(RECORDS)
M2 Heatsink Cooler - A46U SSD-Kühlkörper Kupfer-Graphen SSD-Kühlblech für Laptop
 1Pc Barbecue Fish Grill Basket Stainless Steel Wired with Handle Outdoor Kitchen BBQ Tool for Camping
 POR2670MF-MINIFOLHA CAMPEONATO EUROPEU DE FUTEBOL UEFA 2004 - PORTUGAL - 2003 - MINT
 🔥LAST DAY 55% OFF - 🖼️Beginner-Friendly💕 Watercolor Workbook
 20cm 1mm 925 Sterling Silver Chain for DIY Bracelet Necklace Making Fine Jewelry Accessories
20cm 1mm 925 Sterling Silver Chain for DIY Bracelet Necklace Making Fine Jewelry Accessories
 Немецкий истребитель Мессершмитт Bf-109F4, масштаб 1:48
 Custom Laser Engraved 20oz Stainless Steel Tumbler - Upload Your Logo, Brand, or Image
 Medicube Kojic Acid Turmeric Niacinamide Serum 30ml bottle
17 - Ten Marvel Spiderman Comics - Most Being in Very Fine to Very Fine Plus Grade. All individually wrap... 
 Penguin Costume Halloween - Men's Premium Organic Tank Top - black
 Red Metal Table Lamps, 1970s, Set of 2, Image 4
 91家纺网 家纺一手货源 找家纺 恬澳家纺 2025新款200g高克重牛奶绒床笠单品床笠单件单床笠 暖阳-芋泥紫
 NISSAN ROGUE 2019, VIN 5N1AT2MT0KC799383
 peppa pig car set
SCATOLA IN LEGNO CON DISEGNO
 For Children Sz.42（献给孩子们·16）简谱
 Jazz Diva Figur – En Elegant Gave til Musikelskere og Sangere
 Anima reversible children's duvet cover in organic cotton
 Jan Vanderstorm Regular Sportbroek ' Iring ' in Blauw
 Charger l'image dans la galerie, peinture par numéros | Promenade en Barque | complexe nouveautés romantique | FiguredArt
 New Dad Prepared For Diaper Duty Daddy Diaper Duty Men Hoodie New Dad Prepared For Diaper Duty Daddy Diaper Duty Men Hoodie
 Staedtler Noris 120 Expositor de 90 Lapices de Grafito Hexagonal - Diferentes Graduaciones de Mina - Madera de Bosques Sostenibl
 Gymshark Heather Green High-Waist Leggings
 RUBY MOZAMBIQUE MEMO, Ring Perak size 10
(End RECORDS)
## [WHAT THIS TASK INVOLVES]
Copy out the range of lines above starting at the line with "NISSAN ROGUE 2019, VIN 5N1AT2MT0KC799383" and ending at the line with "Charger l'image dans", exactly and including both.

## [SOLUTION FOR THIS EXERCISE]
 NISSAN ROGUE 2019, VIN 5N1AT2MT0KC799383
 peppa pig car set
SCATOLA IN LEGNO CON DISEGNO
 For Children Sz.42（献给孩子们·16）简谱
 Jazz Diva Figur – En Elegant Gave til Musikelskere og Sangere
 Anima reversible children's duvet cover in organic cotton
 Jan Vanderstorm Regular Sportbroek ' Iring ' in Blauw
 Charger l'image dans la galerie, peinture par numéros | Promenade en Barque | complexe nouveautés romantique | FiguredArt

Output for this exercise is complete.